* _文書の抜粋_

######

「名探偵オーウェン・バーンズ シリーズ」の第1作が登場! ポール・アルテ著
[A] ネタバレなしの超ミニあらすじ〜多少、文章は時間軸も含めアレンジしております
① 雪降る湖畔にその影は踊っていた。黒いコートに帽子、そして鈴がシャンシャンとなって(『混沌の王』だっ!)。湖の氷が音をたて、冷たい風がピューと吹きすさぶ。アキレスは叫んだ! 『止まれっ!』と。突然、その影は走り始めた。もう一度アキレスは追いながら『岸に戻れ!』と叫ぶ。突然、その影は立ち止まり振り返る。風、雪、そして黒いコートの上の謎の白い仮面。アキレスは捕まえようと・・・。
② ある年のクリスマスが近づいた頃、芸術家志望の「アキレス・ストック」は友人で美術評論家「オーウェン・バーンズ」から奇妙な依頼を受ける。彼は探偵でもあったがちょうど忙しかった。それ依頼とは「サミュエル・ピゴット」の妹「キャサリン」の婚約者のふりをして「マンスフィールド家」の屋敷に入り込んで欲しいと。
③ ラシャ織物(毛織物の一種)商でロンドンに2店舗も持つ「マンスフィールド家」の主人「チャールズ」の大きな屋敷で話を聞いているうちにアキレスは、彼の再婚女性の息子(2人の娘「シビルとダフネ」の義理の兄にあたる)「エドウィン」の3年前の事件のことを知らされる。
④ それはクリスマス・イブの晩のことだった。エドウィンは義理の妹シビルのいる『作業場(現『ご婦人方の仕事場』)』にやってきたがやがて出て行った。深夜0時頃、家庭教師「ミス・ハーマン」は、満月に照らされた中庭を誰かが、屋敷の『小塔』に近づくのを見た。雪がちょうど降り始めていた。奇妙に思ってそのまま1時間ほど様子をみていたがやがて自室に戻る。だが、午前2時頃大きな音がして飛び起きた。

######

* _データ抜粋_
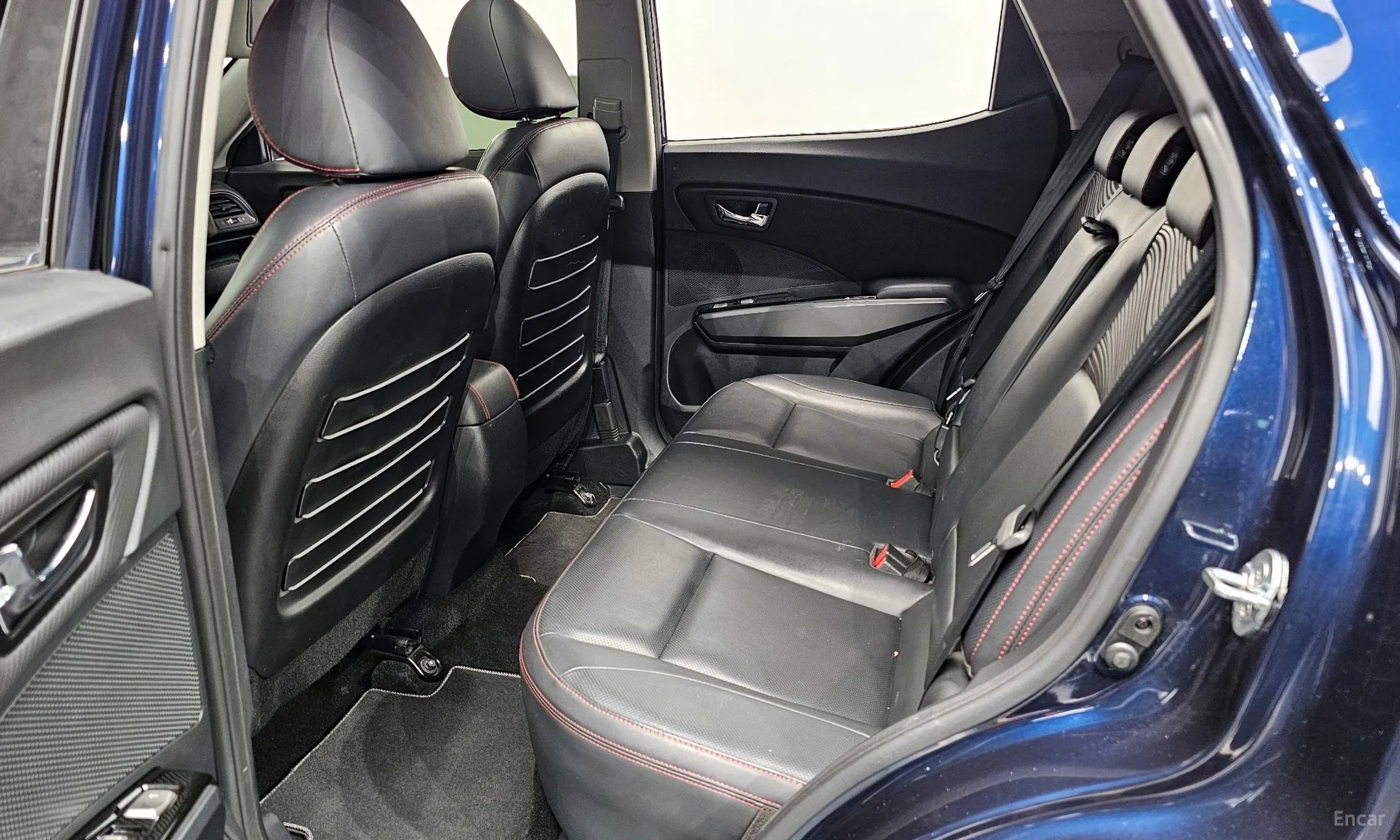KG Mobility (SsangYong) Tivoli Air превью 14
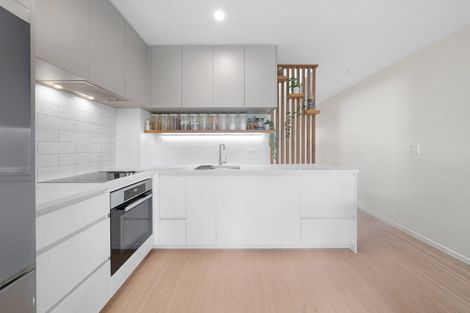 Photo of property in 640a Massey Road, Mangere, Auckland, 2022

######

* _課題の内容_
1: 本文によると、マンスフィールド家はロンドンに店舗をいくつ持っているか。
2: 本文の「② ある年のクリスマスが近づ」から「頃大きな音がして飛び起きた。」までを、両端を含めてそのまま書き出しなさい。

* _問題の解答_
1: 2店舗。

2:
② ある年のクリスマスが近づいた頃、芸術家志望の「アキレス・ストック」は友人で美術評論家「オーウェン・バーンズ」から奇妙な依頼を受ける。彼は探偵でもあったがちょうど忙しかった。それ依頼とは「サミュエル・ピゴット」の妹「キャサリン」の婚約者のふりをして「マンスフィールド家」の屋敷に入り込んで欲しいと。
③ ラシャ織物(毛織物の一種)商でロンドンに2店舗も持つ「マンスフィールド家」の主人「チャールズ」の大きな屋敷で話を聞いているうちにアキレスは、彼の再婚女性の息子(2人の娘「シビルとダフネ」の義理の兄にあたる)「エドウィン」の3年前の事件のことを知らされる。
④ それはクリスマス・イブの晩のことだった。エドウィンは義理の妹シビルのいる『作業場(現『ご婦人方の仕事場』)』にやってきたがやがて出て行った。深夜0時頃、家庭教師「ミス・ハーマン」は、満月に照らされた中庭を誰かが、屋敷の『小塔』に近づくのを見た。雪がちょうど降り始めていた。奇妙に思ってそのまま1時間ほど様子をみていたがやがて自室に戻る。だが、午前2時頃大きな音がして飛び起きた。